Sources told WSJ that senior officials from both countries discussed a wide range of issues, including the normalization of ties between both countries, along with other topics concerning Iran – no agreements were reached at the meeting, the sources added.

The meeting, possibly orchestrated by the Trump administration to isolate Iran and advance Israel’s status in the Middle East, could suggest direct diplomatic relations may improve if an agreement is reached and result in a regional realignment, ultimately benefiting the U.S. However, the Saudi government has ignored calls to normalize ties with Israel as long as its conflict with the Palestinians remains unresolved.

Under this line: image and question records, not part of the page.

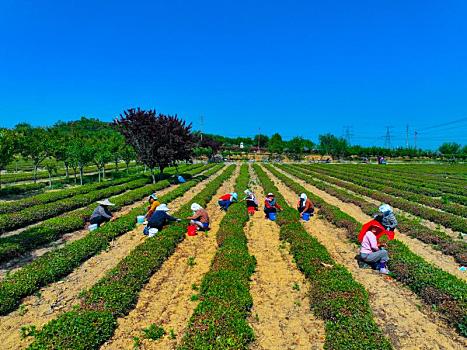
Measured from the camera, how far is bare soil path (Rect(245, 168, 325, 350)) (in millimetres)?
5945

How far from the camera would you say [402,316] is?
265 inches

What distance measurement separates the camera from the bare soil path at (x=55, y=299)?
609 cm

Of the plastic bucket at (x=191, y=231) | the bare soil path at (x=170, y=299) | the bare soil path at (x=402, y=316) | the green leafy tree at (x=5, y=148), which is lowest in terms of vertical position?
the bare soil path at (x=402, y=316)

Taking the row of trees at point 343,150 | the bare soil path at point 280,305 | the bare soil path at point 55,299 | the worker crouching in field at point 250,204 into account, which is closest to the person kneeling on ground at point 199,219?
the bare soil path at point 280,305

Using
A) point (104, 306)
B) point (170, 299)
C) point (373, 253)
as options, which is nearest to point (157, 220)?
point (170, 299)

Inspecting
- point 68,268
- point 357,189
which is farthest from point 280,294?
point 357,189

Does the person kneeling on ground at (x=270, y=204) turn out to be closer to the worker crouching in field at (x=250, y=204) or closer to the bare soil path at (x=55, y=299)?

In recent months, Israel has already made normalization deals with Bahrain, the United Arab Emirates, and Sudan.

Saudi state media did not report on the meeting.

However, flight tracking data showed an “absolutely rare Israeli flight direct to new Saudi mega-city Neom on Red Sea shore It was Bibi’s ex-fav bizjet t7-cpx. Back to Tel Aviv after 5 hours on the ground,” tweeted the editor of Haaretz.

Normalizing relations between Saudi Arabia and Israel before resolving Palestinian statehood would be a major power shift in the region, upending a decades-old pan-Arab position. As WSJ points out, Saudi Arabia’s king has had disagreements with his son for embracing Israel.

As explained by the Carnegie Endowment for International Peace, formalizing Saudi-Israeli relations would help each country achieve several strategic and military goals:

Saudi Arabia and Israel want to see the United States use its military might to defeat, not just contain, the threat from Iran. They both actively push for an all-encompassing and hard-to-get U.S.-Iran deal that conflates the U.S. priorities of halting Iran’s nuclear program and attacks on U.S. interests with countering Iran’s broader geopolitical expansion across the region.

Israel, Saudi Arabia, and the United States all want Washington to remain actively invested in the fight against terrorism in the Middle East.

So is the rush by the Trump administration to normalize relations with the Israeli-Gulf States a sign that war with Iran is on the horizon?